Quote exactly the lines from the one with "How distantly are" to the end of the data, both included; omit the pictures.

══ Extracted records

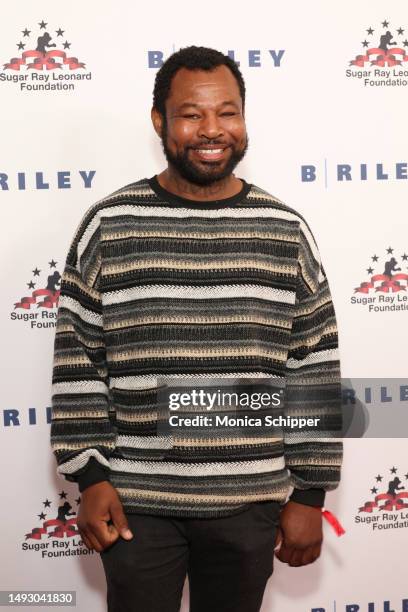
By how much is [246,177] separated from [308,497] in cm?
85

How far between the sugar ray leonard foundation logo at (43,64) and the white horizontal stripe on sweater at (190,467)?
3.16ft

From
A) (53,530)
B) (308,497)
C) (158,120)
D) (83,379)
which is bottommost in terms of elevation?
(53,530)


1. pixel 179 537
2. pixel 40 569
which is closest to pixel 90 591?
pixel 40 569

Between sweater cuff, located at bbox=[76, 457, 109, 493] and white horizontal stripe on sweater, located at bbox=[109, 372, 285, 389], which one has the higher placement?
white horizontal stripe on sweater, located at bbox=[109, 372, 285, 389]

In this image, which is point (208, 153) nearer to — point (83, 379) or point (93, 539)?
point (83, 379)

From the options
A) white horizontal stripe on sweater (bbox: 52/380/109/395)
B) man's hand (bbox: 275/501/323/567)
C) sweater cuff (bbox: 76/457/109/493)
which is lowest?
man's hand (bbox: 275/501/323/567)

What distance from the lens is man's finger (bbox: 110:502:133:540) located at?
1.33m

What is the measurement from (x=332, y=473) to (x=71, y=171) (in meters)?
0.96

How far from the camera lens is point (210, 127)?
137 centimetres

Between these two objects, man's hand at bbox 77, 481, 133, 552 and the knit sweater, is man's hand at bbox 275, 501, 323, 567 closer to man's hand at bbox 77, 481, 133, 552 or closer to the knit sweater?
the knit sweater

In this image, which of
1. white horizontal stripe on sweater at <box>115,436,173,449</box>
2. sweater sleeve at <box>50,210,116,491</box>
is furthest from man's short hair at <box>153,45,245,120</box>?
white horizontal stripe on sweater at <box>115,436,173,449</box>

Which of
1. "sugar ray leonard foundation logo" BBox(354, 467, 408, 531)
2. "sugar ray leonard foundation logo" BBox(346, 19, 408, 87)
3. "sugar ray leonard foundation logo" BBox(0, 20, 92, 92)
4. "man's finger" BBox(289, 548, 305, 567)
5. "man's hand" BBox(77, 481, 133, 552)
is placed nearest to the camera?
"man's hand" BBox(77, 481, 133, 552)

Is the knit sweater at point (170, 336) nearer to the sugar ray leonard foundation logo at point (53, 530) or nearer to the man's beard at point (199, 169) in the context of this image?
the man's beard at point (199, 169)

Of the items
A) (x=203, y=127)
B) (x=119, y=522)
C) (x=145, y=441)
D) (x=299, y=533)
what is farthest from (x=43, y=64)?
(x=299, y=533)
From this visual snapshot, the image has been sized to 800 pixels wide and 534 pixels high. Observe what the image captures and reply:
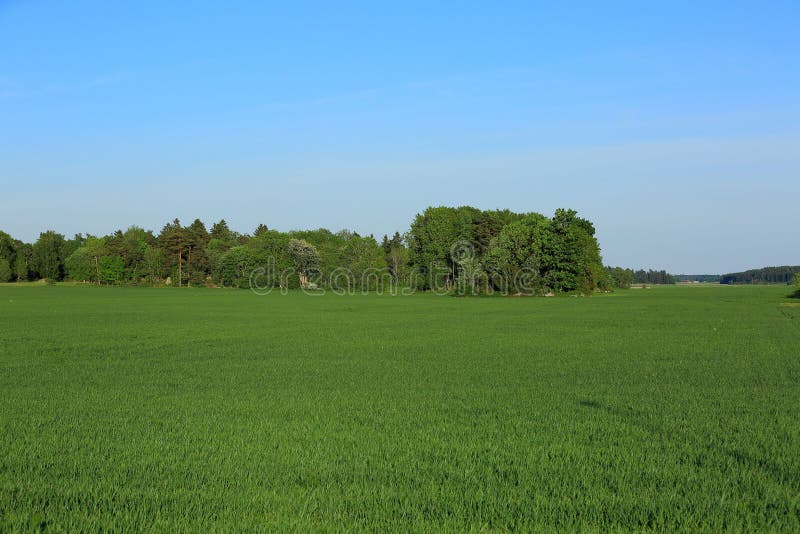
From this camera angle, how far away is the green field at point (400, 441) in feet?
24.6

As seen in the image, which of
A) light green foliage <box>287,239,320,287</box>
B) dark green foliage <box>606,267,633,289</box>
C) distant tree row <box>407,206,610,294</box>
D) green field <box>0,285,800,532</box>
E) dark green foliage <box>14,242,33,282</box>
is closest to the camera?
green field <box>0,285,800,532</box>

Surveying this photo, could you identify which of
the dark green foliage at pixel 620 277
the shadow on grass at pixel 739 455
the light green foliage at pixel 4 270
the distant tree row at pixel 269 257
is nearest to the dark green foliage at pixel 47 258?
the distant tree row at pixel 269 257

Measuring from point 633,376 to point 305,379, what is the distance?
385 inches

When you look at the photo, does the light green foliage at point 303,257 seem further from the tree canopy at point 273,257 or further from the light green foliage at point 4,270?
the light green foliage at point 4,270

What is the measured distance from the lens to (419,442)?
10.8 meters

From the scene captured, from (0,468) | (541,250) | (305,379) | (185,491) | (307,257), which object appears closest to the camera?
(185,491)

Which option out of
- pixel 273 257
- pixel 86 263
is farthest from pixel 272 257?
pixel 86 263

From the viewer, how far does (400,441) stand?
35.5 ft

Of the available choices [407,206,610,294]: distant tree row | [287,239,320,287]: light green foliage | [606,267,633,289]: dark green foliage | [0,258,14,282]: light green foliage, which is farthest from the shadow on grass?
[606,267,633,289]: dark green foliage

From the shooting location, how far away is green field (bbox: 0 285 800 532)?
751 centimetres

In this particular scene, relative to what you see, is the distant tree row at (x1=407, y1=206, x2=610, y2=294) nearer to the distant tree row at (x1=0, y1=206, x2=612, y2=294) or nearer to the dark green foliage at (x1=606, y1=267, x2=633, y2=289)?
the distant tree row at (x1=0, y1=206, x2=612, y2=294)

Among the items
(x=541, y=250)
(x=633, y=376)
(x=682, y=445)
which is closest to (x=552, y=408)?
(x=682, y=445)

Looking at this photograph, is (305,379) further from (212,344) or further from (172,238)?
(172,238)

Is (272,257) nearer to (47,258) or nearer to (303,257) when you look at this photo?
(303,257)
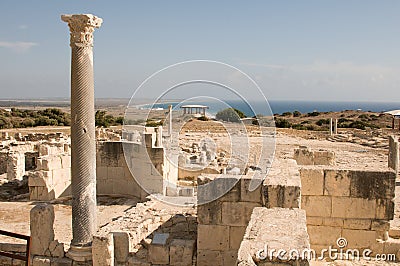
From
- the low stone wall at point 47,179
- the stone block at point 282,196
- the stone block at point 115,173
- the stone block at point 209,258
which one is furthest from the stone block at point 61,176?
the stone block at point 282,196

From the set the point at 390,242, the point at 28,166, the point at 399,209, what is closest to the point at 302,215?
the point at 390,242

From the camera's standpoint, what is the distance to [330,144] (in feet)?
86.8

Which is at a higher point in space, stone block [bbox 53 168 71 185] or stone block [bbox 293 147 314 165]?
stone block [bbox 293 147 314 165]

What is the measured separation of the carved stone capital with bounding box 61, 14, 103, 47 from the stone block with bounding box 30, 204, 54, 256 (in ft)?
9.68

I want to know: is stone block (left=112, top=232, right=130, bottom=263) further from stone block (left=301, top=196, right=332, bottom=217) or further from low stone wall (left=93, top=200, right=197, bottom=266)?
stone block (left=301, top=196, right=332, bottom=217)

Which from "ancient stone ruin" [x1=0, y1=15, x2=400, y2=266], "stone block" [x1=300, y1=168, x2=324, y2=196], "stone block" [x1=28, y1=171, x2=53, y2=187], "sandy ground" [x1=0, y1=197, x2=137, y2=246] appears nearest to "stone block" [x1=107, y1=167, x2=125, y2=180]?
"sandy ground" [x1=0, y1=197, x2=137, y2=246]

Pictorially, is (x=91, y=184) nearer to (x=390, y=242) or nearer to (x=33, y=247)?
(x=33, y=247)

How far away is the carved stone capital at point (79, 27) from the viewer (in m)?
7.39

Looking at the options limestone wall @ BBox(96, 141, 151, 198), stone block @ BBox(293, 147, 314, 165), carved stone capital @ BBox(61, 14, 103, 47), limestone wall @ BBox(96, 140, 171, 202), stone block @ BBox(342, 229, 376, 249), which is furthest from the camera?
limestone wall @ BBox(96, 141, 151, 198)

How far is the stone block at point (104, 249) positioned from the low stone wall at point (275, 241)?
9.77 feet

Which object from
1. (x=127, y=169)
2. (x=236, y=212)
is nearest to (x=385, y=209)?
(x=236, y=212)

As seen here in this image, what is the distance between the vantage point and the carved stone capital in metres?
7.39

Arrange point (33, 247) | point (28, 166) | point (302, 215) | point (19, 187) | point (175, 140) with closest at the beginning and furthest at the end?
point (302, 215) < point (33, 247) < point (19, 187) < point (28, 166) < point (175, 140)

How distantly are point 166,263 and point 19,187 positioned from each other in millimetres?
8965
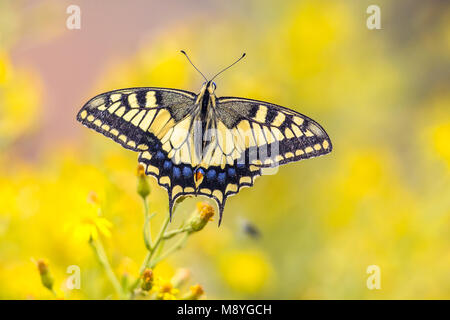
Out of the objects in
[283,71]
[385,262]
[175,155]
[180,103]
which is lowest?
[385,262]

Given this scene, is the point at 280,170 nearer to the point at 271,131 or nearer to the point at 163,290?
the point at 271,131

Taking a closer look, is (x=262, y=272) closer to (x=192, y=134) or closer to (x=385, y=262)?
(x=385, y=262)

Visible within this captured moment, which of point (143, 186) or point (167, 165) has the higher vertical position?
point (167, 165)

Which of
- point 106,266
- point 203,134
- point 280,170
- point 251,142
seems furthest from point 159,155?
point 280,170

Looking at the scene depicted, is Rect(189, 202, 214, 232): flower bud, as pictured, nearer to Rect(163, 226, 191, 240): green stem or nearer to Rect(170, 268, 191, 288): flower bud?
Rect(163, 226, 191, 240): green stem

════

## [Solution for this problem]
How distantly are point 166,263 and point 19,187 positioned from each other in millimetres?
8965
Out of the objects in
[283,71]
[385,262]
[175,155]
[180,103]
which is lowest?
[385,262]

Given this scene, is the point at 280,170 nearer to the point at 271,131 or nearer to the point at 163,290?
the point at 271,131

Taking a closer look, is (x=262, y=272) closer to (x=192, y=134) or closer to (x=385, y=262)?
(x=385, y=262)

Visible within this captured moment, which of point (143, 186) or point (167, 165) has the higher vertical position?
point (167, 165)

Which of
- point 106,266
- point 203,134
- point 280,170
- point 251,142
seems furthest from point 159,155?
point 280,170

Looking at the scene depicted, is Rect(189, 202, 214, 232): flower bud, as pictured, nearer to Rect(163, 226, 191, 240): green stem or nearer to Rect(170, 268, 191, 288): flower bud?
Rect(163, 226, 191, 240): green stem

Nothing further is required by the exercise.